With the buildup in capacity, Iran's combined methanol output will reach 3.4m tonnes per year by 2005 enabling it to boost its share of global methanol production.
Fanavaran's acetic acid plant was 44% complete at the end of June 2003. It is scheduled for start-up at the end of 2004. The CO plant's overall physical progress was 40% by the end of June 2003. It is also expected to reach commercial production at the end of 2004.





PIDMCO has approved shortlisted contractors to carry out the engineering, procurement and construction (EPC) work for a monoethylene glycol (MEG) plant. Bid documents for the project are being finalized and are expected to be floated by mid August 2003 to the shortlisted contractors.
The plant will be built as part of Kharg olefin complex in the vicinity of the under construction Kharg ethylene facility. The MEG plant will consume 350,000 tonnes of ethylene and 380,000 tonnes of oxygen annually. Kharg olefin complex will supply the ethylene and parts of the oxygen. The remaining required oxygen will be sourced from an air separation unit that will be constructed as part of the utility complex.
The MEG plant is slated to produce 500,000 tonne/year of MEG, 50,000 tonne/year of diethylene glycol (DEG) and triethylene glycol (TEG).
Two 24,000 tonne tanks will be built to store the plant output.


Work is making headway on the eastern front of the Pars Petrochemical Port. Construction work on the eastern breakwater in tandem with pile driving of the LPG and ammonia jetties (berths No. 14 and 15) is reaching completion at a designated level of 3.5 meters above the chart datum where pipe-racks for products will be installed. The steel decks for these jetties are being fabricated at the workshops of the local company Sanaye Felezi Iran and transported to the site for erection.



The LPG and ammonia jetties are expected to be operational by mid December 2003 allowing for the loading and export of LPG and ammonia. This development is seen as a turning point in the development activities of the Pars Special Economic/Energy Zone.
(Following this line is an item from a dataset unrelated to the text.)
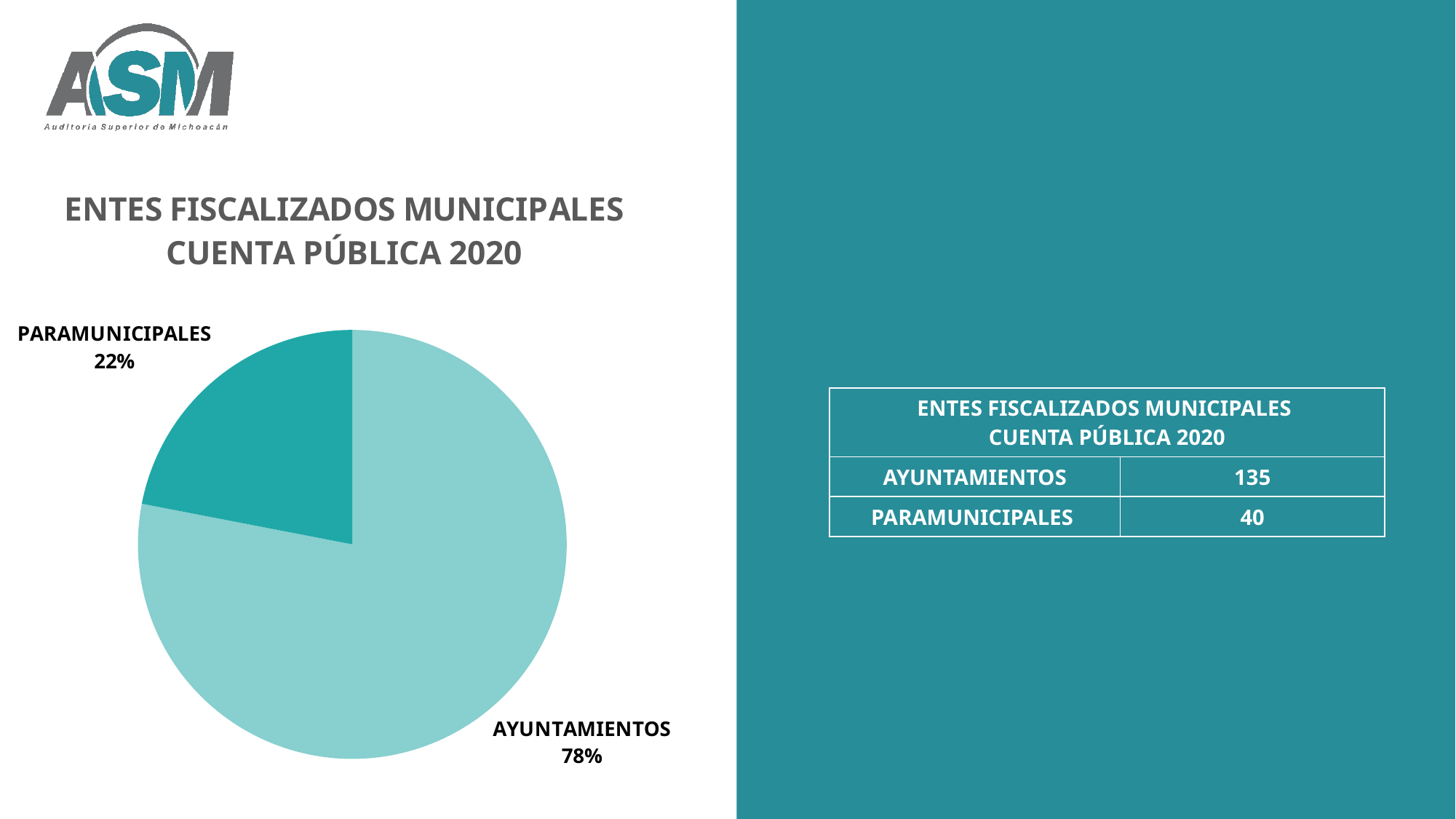
Which slice of the pie chart is drawn in the darker teal colour? PARAMUNICIPALES What kind of chart is shown on the slide? Pie chart What is the difference in percentage points between the AYUNTAMIENTOS slice and the PARAMUNICIPALES slice? 56 Which slice of the pie chart is the largest? AYUNTAMIENTOS How many slices does the pie chart have? 2 According to the table on the slide, how many PARAMUNICIPALES are there? 40 Which is larger, the AYUNTAMIENTOS slice or the PARAMUNICIPALES slice? AYUNTAMIENTOS According to the table on the slide, how many AYUNTAMIENTOS are there? 135 What is the title of the chart on the slide? ENTES FISCALIZADOS MUNICIPALES CUENTA PÚBLICA 2020 What share of the pie does AYUNTAMIENTOS represent? 78% Which slice of the pie chart is the smallest? PARAMUNICIPALES What share of the pie does PARAMUNICIPALES represent? 22%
Fajr Petrochemical Company (FPC), the NPC's centralized utility subsidiary in Petrochemical Special Economic Zone is ready to meet all utility demands of the processing plants in the Zone. FPC already has 250 megawatts/hour of electricity and 300 tonnes/hour of steam output available to be delivered to the processing plants.
FPC's air separation plant is already operational at full capacity. Its liquid oxygen (LOX) and liquid nitrogen (LIN) storage tanks are full and the unit is ready to deliver nitrogen, oxygen, instrument air and plant air to production plants.
The water treatment plant is also fully completed. Storage tanks for fire fighting water, RO water, DM water and potable water are full awaiting to meet the clients' demand. Effluent treatment plant has been onstream since July 2003 and is ready to treat liquid waste and sewage of the process plants to protect the Zone's environment.
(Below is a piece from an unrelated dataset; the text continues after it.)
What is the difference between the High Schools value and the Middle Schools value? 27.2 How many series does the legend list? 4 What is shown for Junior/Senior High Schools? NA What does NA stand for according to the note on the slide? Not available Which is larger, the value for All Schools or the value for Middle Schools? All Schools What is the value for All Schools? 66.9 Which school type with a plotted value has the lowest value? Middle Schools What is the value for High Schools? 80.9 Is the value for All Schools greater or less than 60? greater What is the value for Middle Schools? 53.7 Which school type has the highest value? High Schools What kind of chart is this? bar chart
In addition to meeting the electric power of the plants within the Petrochemical Special Economic Zone, FPC also offers parts of the electricity demand of the Khuzestan province by being tied into the national power grid. Meanwhile, through its offsite distribution lines, FPC is already providing through its offsite network nitrogen, oxygen, instrument air, service air, RO water, DM water, service water, potable water, fire fighting water, clarified water and FGL to Razi, Bandar Imam, Amir Kabir, Khuzestan, Buali Sina, Shahid Tondguyan, Shimi Baft and Navid Zarchimi as per their requirement.
FPC's Managing Director, M. Sanaei announced that upon the insulation completion by mid August 2003, the utility complex will be to supply its clients with steam through two auxiliary boilers and the heat recovery boilers of its power plant.